- [Extracted information]:
========================================

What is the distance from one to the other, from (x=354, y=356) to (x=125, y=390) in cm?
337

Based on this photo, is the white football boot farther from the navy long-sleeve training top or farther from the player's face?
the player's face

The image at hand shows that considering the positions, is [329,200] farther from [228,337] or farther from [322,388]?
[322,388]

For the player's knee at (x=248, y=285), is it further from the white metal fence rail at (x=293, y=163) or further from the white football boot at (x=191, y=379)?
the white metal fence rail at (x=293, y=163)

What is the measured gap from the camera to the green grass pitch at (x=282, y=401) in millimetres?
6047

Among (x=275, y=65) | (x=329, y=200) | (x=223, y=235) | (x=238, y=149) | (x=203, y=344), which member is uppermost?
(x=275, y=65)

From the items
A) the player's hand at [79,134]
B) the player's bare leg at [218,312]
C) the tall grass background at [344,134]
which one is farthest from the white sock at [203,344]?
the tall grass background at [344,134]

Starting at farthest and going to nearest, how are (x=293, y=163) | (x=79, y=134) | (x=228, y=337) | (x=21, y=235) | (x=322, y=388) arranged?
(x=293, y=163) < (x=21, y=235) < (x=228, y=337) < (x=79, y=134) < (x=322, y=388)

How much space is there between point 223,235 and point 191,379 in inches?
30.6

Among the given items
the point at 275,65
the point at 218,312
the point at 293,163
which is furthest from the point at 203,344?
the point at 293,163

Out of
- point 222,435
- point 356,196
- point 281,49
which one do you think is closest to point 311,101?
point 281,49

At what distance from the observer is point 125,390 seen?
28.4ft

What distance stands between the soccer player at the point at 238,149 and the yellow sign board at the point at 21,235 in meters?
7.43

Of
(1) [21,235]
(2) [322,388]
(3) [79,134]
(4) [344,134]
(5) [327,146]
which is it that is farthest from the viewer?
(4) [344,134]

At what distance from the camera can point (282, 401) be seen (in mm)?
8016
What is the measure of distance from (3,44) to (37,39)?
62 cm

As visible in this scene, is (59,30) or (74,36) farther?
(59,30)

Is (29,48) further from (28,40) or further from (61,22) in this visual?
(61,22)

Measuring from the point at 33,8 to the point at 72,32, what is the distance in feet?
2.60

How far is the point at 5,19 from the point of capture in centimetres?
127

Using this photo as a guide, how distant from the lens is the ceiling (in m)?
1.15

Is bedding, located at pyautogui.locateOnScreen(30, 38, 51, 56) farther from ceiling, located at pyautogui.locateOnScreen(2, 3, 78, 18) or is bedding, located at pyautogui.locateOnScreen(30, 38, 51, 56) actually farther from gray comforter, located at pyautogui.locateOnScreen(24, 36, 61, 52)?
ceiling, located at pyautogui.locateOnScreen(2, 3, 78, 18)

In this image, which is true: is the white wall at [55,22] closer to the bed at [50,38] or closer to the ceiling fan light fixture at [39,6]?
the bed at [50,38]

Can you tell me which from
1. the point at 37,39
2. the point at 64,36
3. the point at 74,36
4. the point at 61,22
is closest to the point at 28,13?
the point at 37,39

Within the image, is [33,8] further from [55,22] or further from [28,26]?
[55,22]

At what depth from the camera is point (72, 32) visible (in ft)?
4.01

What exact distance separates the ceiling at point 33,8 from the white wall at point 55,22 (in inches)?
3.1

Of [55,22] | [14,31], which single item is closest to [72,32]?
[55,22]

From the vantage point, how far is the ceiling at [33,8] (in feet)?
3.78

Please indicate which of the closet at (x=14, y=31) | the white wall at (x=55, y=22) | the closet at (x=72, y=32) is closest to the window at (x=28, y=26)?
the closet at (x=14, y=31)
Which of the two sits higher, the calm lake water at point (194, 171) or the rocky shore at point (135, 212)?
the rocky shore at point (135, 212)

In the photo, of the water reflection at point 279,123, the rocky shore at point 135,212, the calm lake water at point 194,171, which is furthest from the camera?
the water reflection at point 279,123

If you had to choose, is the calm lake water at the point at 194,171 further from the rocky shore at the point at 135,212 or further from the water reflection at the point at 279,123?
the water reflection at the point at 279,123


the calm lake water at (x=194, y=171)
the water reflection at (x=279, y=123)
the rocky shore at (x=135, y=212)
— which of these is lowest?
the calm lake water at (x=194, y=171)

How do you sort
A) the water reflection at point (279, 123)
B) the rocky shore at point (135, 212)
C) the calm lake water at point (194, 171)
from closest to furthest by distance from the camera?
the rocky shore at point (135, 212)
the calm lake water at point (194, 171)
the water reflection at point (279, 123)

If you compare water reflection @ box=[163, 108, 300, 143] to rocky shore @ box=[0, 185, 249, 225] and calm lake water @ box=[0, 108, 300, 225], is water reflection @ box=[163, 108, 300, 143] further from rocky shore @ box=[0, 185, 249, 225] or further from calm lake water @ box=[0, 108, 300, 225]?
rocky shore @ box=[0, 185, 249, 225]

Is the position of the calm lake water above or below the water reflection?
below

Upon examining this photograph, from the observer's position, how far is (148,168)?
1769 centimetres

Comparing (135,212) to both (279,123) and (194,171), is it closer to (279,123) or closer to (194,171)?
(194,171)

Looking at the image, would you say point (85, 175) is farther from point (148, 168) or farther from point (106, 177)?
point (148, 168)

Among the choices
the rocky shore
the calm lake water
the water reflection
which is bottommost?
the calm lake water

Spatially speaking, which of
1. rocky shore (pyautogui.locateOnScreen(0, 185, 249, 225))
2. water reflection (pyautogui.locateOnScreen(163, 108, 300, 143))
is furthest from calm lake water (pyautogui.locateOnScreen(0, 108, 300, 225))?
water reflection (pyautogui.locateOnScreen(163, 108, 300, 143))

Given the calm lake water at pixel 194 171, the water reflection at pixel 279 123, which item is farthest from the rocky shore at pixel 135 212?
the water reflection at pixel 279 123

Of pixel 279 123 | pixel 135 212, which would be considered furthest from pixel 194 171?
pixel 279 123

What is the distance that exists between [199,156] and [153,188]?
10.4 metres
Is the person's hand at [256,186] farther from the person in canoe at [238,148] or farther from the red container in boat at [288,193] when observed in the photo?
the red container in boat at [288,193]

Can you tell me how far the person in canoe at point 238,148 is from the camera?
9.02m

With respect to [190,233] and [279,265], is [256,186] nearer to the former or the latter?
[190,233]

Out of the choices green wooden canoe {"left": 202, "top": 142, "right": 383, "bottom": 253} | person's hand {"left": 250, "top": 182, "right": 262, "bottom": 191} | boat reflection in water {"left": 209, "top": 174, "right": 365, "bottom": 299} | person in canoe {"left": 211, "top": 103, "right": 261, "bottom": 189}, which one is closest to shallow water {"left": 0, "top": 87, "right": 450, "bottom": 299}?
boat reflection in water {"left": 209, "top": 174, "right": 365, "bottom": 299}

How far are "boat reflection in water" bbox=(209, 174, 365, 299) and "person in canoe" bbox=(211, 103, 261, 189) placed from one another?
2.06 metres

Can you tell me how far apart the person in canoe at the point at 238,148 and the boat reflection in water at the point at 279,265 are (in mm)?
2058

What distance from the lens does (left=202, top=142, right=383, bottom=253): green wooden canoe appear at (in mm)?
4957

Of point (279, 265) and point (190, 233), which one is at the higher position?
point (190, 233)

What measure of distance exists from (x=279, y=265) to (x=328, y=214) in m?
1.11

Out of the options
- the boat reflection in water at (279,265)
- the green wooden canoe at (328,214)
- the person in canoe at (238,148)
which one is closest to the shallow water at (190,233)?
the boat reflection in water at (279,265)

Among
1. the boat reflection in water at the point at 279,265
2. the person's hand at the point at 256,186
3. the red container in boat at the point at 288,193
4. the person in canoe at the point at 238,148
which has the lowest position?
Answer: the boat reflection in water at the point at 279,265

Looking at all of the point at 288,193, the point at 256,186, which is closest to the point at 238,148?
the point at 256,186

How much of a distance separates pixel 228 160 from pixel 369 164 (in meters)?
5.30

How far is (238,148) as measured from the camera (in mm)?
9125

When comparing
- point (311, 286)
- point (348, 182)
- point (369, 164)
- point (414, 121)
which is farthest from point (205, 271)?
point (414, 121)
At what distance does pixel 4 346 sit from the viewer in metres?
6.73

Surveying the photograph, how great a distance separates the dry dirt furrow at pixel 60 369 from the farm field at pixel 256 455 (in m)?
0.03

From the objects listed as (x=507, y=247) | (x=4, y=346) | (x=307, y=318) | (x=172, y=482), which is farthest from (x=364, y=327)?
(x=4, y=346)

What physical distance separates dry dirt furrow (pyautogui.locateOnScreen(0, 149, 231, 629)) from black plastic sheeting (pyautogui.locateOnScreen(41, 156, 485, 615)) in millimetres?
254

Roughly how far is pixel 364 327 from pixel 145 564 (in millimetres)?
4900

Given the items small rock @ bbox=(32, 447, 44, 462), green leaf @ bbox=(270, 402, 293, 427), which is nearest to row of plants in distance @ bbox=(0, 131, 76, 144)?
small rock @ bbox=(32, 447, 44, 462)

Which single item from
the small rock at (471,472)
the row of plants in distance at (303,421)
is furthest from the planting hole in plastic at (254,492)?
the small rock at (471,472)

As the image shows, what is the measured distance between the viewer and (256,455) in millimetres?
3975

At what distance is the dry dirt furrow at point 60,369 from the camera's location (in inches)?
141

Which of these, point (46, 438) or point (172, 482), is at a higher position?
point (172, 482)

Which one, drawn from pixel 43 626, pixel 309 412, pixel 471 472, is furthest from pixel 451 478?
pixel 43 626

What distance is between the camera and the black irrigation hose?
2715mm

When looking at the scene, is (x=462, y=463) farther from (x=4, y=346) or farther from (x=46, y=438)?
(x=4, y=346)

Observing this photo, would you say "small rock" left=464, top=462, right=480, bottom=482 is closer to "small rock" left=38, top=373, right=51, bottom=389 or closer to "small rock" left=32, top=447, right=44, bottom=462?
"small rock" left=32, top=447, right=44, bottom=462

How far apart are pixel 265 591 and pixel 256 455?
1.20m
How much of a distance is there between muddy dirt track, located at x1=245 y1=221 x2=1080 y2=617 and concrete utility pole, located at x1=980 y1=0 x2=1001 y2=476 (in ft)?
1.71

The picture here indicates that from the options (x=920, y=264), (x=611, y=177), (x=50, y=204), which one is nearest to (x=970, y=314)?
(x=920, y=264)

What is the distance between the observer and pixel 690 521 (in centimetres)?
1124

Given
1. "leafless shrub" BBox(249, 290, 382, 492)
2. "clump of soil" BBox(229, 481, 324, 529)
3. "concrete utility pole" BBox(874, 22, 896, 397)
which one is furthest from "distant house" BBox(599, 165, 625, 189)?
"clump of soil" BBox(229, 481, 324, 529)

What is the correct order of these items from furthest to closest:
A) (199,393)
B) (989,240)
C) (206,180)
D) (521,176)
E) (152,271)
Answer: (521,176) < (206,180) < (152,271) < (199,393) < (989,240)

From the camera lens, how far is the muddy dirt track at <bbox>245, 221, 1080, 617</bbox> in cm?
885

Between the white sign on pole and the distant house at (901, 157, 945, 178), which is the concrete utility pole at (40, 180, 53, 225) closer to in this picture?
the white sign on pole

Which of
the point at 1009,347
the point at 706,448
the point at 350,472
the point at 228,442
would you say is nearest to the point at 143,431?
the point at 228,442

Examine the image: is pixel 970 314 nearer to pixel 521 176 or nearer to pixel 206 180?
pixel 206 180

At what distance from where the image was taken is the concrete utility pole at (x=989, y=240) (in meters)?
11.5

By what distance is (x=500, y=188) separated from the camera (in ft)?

========================================

- [Requirements]:
Quote, without alteration, the final stretch of the entries: the line with "Examine the image: is" onward to the last line.

- [Solution]:
Examine the image: is pixel 970 314 nearer to pixel 521 176 or nearer to pixel 206 180?
pixel 206 180

At what distance from where the image was taken is the concrete utility pole at (x=989, y=240) (in meters)?
11.5

By what distance is (x=500, y=188) separated from the camera (in ft)?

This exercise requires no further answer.